Questions to answer:
• A. In the opossum article, what did the mayoral spokeswoman say about where opossums are indigenous?
• B. Continue the opossum article from the point where it stops.

Passage for review:
►

Opossum oppressed southern Brooklyn continues to blame City Hall for an ill-conceived rat-eradication scheme — but the mayor and even the governor say the whole thing is a figment of a varmint-obsessed population.

What has become known as “Opossumgate” started three years ago, when a Sanitation official apparently told a packed room of Community Board 15 “town hall” meeting attendees that the city had “brought opossums in to take care of the rat problem.”

That contention was repeated in March by Councilman Domenic Recchia, who told this newspaper about the supposed ecological intervention by the city, which allegedly transported the animals to the neighborhood to gobble up rats.

The Post repeated Recchia’s tall tale tail last Sunday in a story that referred to the city’s so-called “operation opossum” as a misadventure that is now causing an opossum outbreak from Coney Island to Carroll Gardens.

There’s one flaw in the whole thing: Operation Opossum simply isn’t true.

“There is no opossum program,” said Jessica Scaperotti, a mayoral spokeswoman. “The city did not bring opossums there. They are indigenous to the northeast.”

◄

Provided information:
►

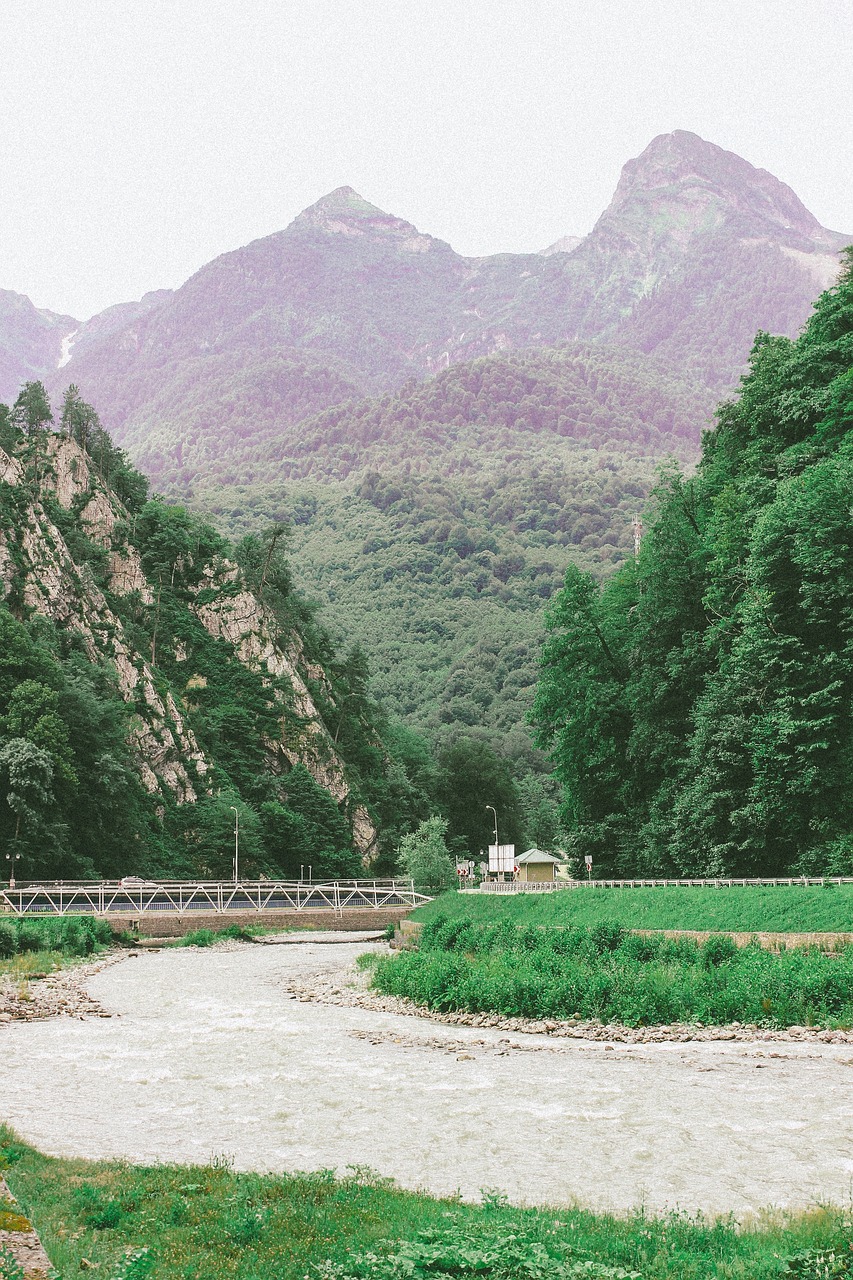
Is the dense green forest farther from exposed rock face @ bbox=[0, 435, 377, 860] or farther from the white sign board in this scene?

◄
►

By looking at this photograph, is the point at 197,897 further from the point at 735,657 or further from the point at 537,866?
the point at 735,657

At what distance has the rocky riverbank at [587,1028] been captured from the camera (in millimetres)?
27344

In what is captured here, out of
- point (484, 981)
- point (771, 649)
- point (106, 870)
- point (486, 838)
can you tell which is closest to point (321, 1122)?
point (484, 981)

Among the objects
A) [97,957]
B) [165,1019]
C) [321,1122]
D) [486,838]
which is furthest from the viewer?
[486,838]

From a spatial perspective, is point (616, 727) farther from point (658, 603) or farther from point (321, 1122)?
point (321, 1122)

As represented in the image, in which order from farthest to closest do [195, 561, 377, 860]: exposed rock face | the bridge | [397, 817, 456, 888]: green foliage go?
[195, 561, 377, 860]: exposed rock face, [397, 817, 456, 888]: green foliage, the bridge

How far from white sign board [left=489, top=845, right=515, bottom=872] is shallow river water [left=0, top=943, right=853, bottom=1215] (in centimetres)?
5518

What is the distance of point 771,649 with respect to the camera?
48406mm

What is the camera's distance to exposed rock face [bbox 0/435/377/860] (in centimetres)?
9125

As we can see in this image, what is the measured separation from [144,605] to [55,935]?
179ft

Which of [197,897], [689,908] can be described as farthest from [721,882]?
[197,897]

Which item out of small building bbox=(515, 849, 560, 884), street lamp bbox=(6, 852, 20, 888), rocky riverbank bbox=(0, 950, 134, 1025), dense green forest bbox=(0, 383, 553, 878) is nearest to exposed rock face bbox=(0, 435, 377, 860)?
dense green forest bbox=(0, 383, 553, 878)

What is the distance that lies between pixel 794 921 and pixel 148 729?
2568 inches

◄

Answers for each item:
• A. She said they are indigenous to the northeast.

• B.
The Department of Health echoed that sentiment, calling the concept preposterous. “The Health Department did not, does not, nor plans to release any opossums or any other wildlife to control the city’s rat population,” a spokeswoman said.

And even if it wanted to, the agency said, it is not allowed to simply truck wild animals wherever it wishes, because relocating non-domesticated fauna is regulated by the state Department of Environmental Conservation — and that agency has not written a license for such a relocation, said spokesman Thomas Panzone, who ferreted through 20 years of data looking for such a document.

But Recchia had no apologies.

“This is what the community board was told,” he said. “How did the opossums get here then?”

Recchia recounted that 2007 town hall meeting, at which Sanitation officials told Sheepshead Bay and Manhattan Beach residents that the city did indeed bring in the munching marsupials to control the rodent population.

And, yes, the minutes of that town hall meeting, kept by a member of Community Board 15, stated, “The Department of Sanitation said that the city brought possums in to take care of the rat problem.”

But Sanitation spokeswoman Kathy Dawkins said she personally spoke to one of the officials at the meeting — Enforcement Director Todd Kuznitz — and he told her this week that nothing of the kind was said at that meeting.

“It’s not true,” Dawkins said. “Sanitation has nothing to do with opossums.”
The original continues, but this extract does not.